Il convient en conséquence de confirmer les montants des sommes allouées à madame [E] et madame [Z] aux titres de l'indemnité compensatrice de préavis, des congés payés afférents, et de l'indemnité pour licenciement abusif justement définies à l'égard des dispositions législatives et réglementaires et aux situations des deux salariées, madame [E] et madame [Z].
PAR CES MOTIFS
La cour, statuant par défaut prononcé publiquement par mise à disposition au greffe de la cour, les parties ayant été préalablement avisées dans les conditions prévues par l'article 450 du code de procédure civile,
ORDONNE la jonction des affaires RG 19/7600 et RG19/7596 qui sont désormais référencées sous le seul numéro de rôle RG19/7596.

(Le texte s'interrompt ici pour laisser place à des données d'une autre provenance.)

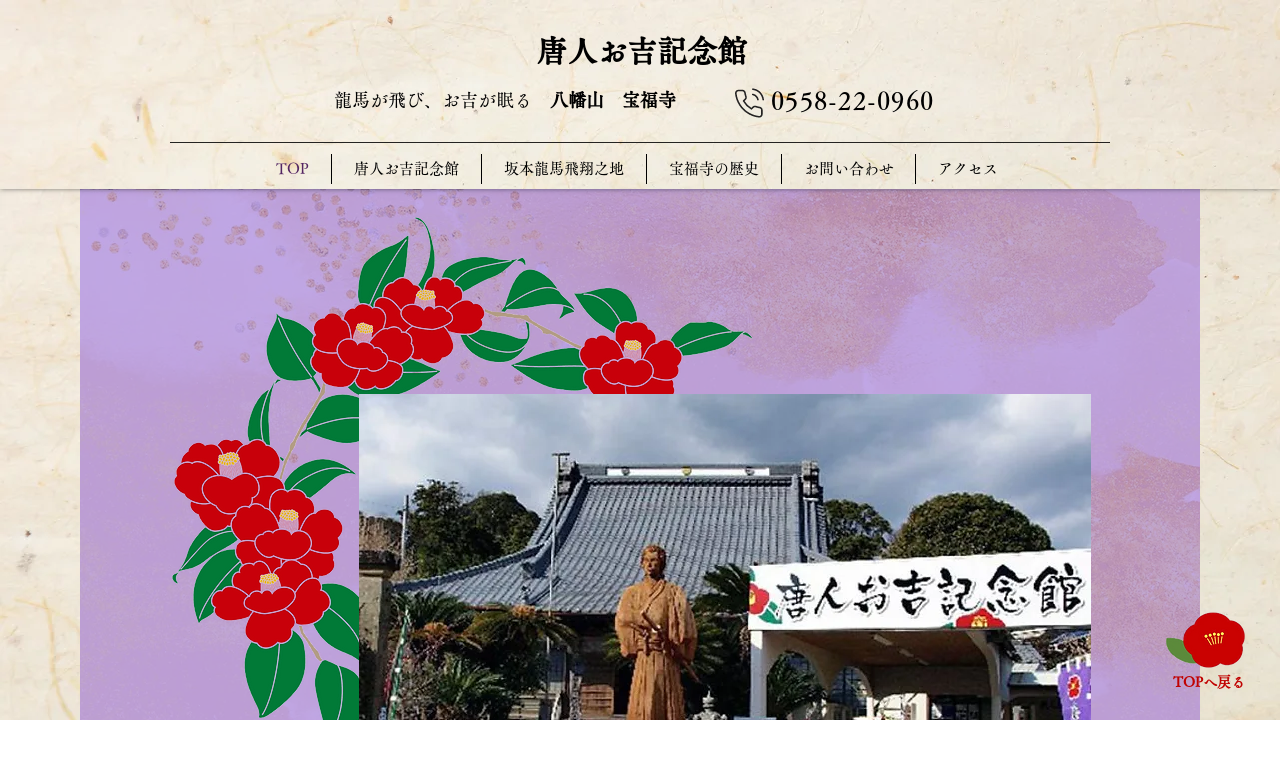

--- FILE ---
content_type: text/css; charset=utf-8
request_url: https://www.toujinokichi-kinenkan.com/_serverless/pro-gallery-css-v4-server/layoutCss?ver=2&id=comp-kwk2zjar&items=3509_648_426%7C3326_647_425%7C3624_319_433%7C3440_321_432%7C3468_608_413%7C3608_651_485%7C3470_314_243%7C3272_524_395%7C3690_646_464%7C3350_321_234%7C3528_321_235%7C3490_321_237&container=3086_1280_509_720&options=layoutParams_cropRatio:1%7ClayoutParams_structure_galleryRatio_value:0%7ClayoutParams_repeatingGroupTypes:%7ClayoutParams_gallerySpacing:0%7CgroupTypes:1,2h,2v,3t,3b,3l,3r%7CnumberOfImagesPerRow:3%7CcollageAmount:0.8%7CtextsVerticalPadding:0%7CtextsHorizontalPadding:0%7CcalculateTextBoxHeightMode:MANUAL%7CtargetItemSize:900%7CcubeRatio:1%7CexternalInfoHeight:0%7CexternalInfoWidth:0%7CisRTL:false%7CisVertical:false%7CminItemSize:120%7CgroupSize:3%7CchooseBestGroup:true%7CcubeImages:false%7CcubeType:fill%7CsmartCrop:false%7CcollageDensity:0.8%7CimageMargin:0%7ChasThumbnails:false%7CgalleryThumbnailsAlignment:bottom%7CgridStyle:0%7CtitlePlacement:SHOW_ON_HOVER%7CarrowsSize:23%7CslideshowInfoSize:200%7CimageInfoType:NO_BACKGROUND%7CtextBoxHeight:0%7CscrollDirection:1%7CgalleryLayout:0%7CgallerySizeType:smart%7CgallerySize:80%7CcropOnlyFill:false%7CnumberOfImagesPerCol:1%7CgroupsPerStrip:0%7Cscatter:0%7CenableInfiniteScroll:true%7CthumbnailSpacings:0%7CarrowsPosition:0%7CthumbnailSize:120%7CcalculateTextBoxWidthMode:PERCENT%7CtextBoxWidthPercent:50%7CuseMaxDimensions:false%7CrotatingGroupTypes:%7CfixedColumns:0%7CrotatingCropRatios:%7CgallerySizePx:0%7CplaceGroupsLtr:false
body_size: 44
content:
#pro-gallery-comp-kwk2zjar .pro-gallery-parent-container{ width: 1280px !important; height: 509px !important; } #pro-gallery-comp-kwk2zjar [data-hook="item-container"][data-idx="0"].gallery-item-container{opacity: 1 !important;display: block !important;transition: opacity .2s ease !important;top: 0px !important;left: 0px !important;right: auto !important;height: 255px !important;width: 387px !important;} #pro-gallery-comp-kwk2zjar [data-hook="item-container"][data-idx="0"] .gallery-item-common-info-outer{height: 100% !important;} #pro-gallery-comp-kwk2zjar [data-hook="item-container"][data-idx="0"] .gallery-item-common-info{height: 100% !important;width: 100% !important;} #pro-gallery-comp-kwk2zjar [data-hook="item-container"][data-idx="0"] .gallery-item-wrapper{width: 387px !important;height: 255px !important;margin: 0 !important;} #pro-gallery-comp-kwk2zjar [data-hook="item-container"][data-idx="0"] .gallery-item-content{width: 387px !important;height: 255px !important;margin: 0px 0px !important;opacity: 1 !important;} #pro-gallery-comp-kwk2zjar [data-hook="item-container"][data-idx="0"] .gallery-item-hover{width: 387px !important;height: 255px !important;opacity: 1 !important;} #pro-gallery-comp-kwk2zjar [data-hook="item-container"][data-idx="0"] .item-hover-flex-container{width: 387px !important;height: 255px !important;margin: 0px 0px !important;opacity: 1 !important;} #pro-gallery-comp-kwk2zjar [data-hook="item-container"][data-idx="0"] .gallery-item-wrapper img{width: 100% !important;height: 100% !important;opacity: 1 !important;} #pro-gallery-comp-kwk2zjar [data-hook="item-container"][data-idx="1"].gallery-item-container{opacity: 1 !important;display: block !important;transition: opacity .2s ease !important;top: 255px !important;left: 0px !important;right: auto !important;height: 254px !important;width: 387px !important;} #pro-gallery-comp-kwk2zjar [data-hook="item-container"][data-idx="1"] .gallery-item-common-info-outer{height: 100% !important;} #pro-gallery-comp-kwk2zjar [data-hook="item-container"][data-idx="1"] .gallery-item-common-info{height: 100% !important;width: 100% !important;} #pro-gallery-comp-kwk2zjar [data-hook="item-container"][data-idx="1"] .gallery-item-wrapper{width: 387px !important;height: 254px !important;margin: 0 !important;} #pro-gallery-comp-kwk2zjar [data-hook="item-container"][data-idx="1"] .gallery-item-content{width: 387px !important;height: 254px !important;margin: 0px 0px !important;opacity: 1 !important;} #pro-gallery-comp-kwk2zjar [data-hook="item-container"][data-idx="1"] .gallery-item-hover{width: 387px !important;height: 254px !important;opacity: 1 !important;} #pro-gallery-comp-kwk2zjar [data-hook="item-container"][data-idx="1"] .item-hover-flex-container{width: 387px !important;height: 254px !important;margin: 0px 0px !important;opacity: 1 !important;} #pro-gallery-comp-kwk2zjar [data-hook="item-container"][data-idx="1"] .gallery-item-wrapper img{width: 100% !important;height: 100% !important;opacity: 1 !important;} #pro-gallery-comp-kwk2zjar [data-hook="item-container"][data-idx="2"].gallery-item-container{opacity: 1 !important;display: block !important;transition: opacity .2s ease !important;top: 0px !important;left: 387px !important;right: auto !important;height: 254px !important;width: 187px !important;} #pro-gallery-comp-kwk2zjar [data-hook="item-container"][data-idx="2"] .gallery-item-common-info-outer{height: 100% !important;} #pro-gallery-comp-kwk2zjar [data-hook="item-container"][data-idx="2"] .gallery-item-common-info{height: 100% !important;width: 100% !important;} #pro-gallery-comp-kwk2zjar [data-hook="item-container"][data-idx="2"] .gallery-item-wrapper{width: 187px !important;height: 254px !important;margin: 0 !important;} #pro-gallery-comp-kwk2zjar [data-hook="item-container"][data-idx="2"] .gallery-item-content{width: 187px !important;height: 254px !important;margin: 0px 0px !important;opacity: 1 !important;} #pro-gallery-comp-kwk2zjar [data-hook="item-container"][data-idx="2"] .gallery-item-hover{width: 187px !important;height: 254px !important;opacity: 1 !important;} #pro-gallery-comp-kwk2zjar [data-hook="item-container"][data-idx="2"] .item-hover-flex-container{width: 187px !important;height: 254px !important;margin: 0px 0px !important;opacity: 1 !important;} #pro-gallery-comp-kwk2zjar [data-hook="item-container"][data-idx="2"] .gallery-item-wrapper img{width: 100% !important;height: 100% !important;opacity: 1 !important;} #pro-gallery-comp-kwk2zjar [data-hook="item-container"][data-idx="3"]{display: none !important;} #pro-gallery-comp-kwk2zjar [data-hook="item-container"][data-idx="4"]{display: none !important;} #pro-gallery-comp-kwk2zjar [data-hook="item-container"][data-idx="5"]{display: none !important;} #pro-gallery-comp-kwk2zjar [data-hook="item-container"][data-idx="6"]{display: none !important;} #pro-gallery-comp-kwk2zjar [data-hook="item-container"][data-idx="7"]{display: none !important;} #pro-gallery-comp-kwk2zjar [data-hook="item-container"][data-idx="8"]{display: none !important;} #pro-gallery-comp-kwk2zjar [data-hook="item-container"][data-idx="9"]{display: none !important;} #pro-gallery-comp-kwk2zjar [data-hook="item-container"][data-idx="10"]{display: none !important;} #pro-gallery-comp-kwk2zjar [data-hook="item-container"][data-idx="11"]{display: none !important;} #pro-gallery-comp-kwk2zjar .pro-gallery-prerender{height:509px !important;}#pro-gallery-comp-kwk2zjar {height:509px !important; width:1280px !important;}#pro-gallery-comp-kwk2zjar .pro-gallery-margin-container {height:509px !important;}#pro-gallery-comp-kwk2zjar .one-row:not(.thumbnails-gallery) {height:509px !important; width:1280px !important;}#pro-gallery-comp-kwk2zjar .one-row:not(.thumbnails-gallery) .gallery-horizontal-scroll {height:509px !important;}#pro-gallery-comp-kwk2zjar .pro-gallery-parent-container:not(.gallery-slideshow) [data-hook=group-view] .item-link-wrapper::before {height:509px !important; width:1280px !important;}#pro-gallery-comp-kwk2zjar .pro-gallery-parent-container {height:509px !important; width:1280px !important;}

CONFIRMER le jugement entrepris sauf en ce qu'il a décidé que le transfert des contrats de travail de madame [E] et de madame [Z] conclus avec la société Lao Lanxang s'est effectué le 14 février 2016 au profit des deux sociétés soit la société Immo Horizon 2000 et la société Les Trois Joyaux.
L'INFIRME sur ce point.
Statuant à nouveau sur ce point,
DÉCIDE que le transfert des contrats de travail de madame [E] et de madame [Z] conclus avec la société Lao Lanxang s'est effectué le 14 février 2016 au profit de la seule société Immo Horizon.
MET hors de cause la société Les Trois Joyaux, la scp [O]-Daude prise en la personne de maître [H] [O], mandataire liquidateur de la société Loa Lanxang et l'association Unédic délégation Ags Cgea Île de France Ouest.
CONDAMNE la société Immo Horizon 2000 à verser à madame [E] et à madame [Z] la totalité des sommes retenues par le Conseil des prud'hommes.
CONFIRME le surplus de la décision.
Vu l'article 700 du code de procédure civile,
CONDAMNE la société Immo Horizon 2000 à verser à madame [E] la somme de 300 euros et à madame [Z] la somme de 300 euros sur le fondement de l'article 700 du code de procédure civile.
DÉBOUTE les parties du surplus de leurs demandes.
CONDAMNE la société Immo Horizon 2000 aux dépens de première instance et d'appel.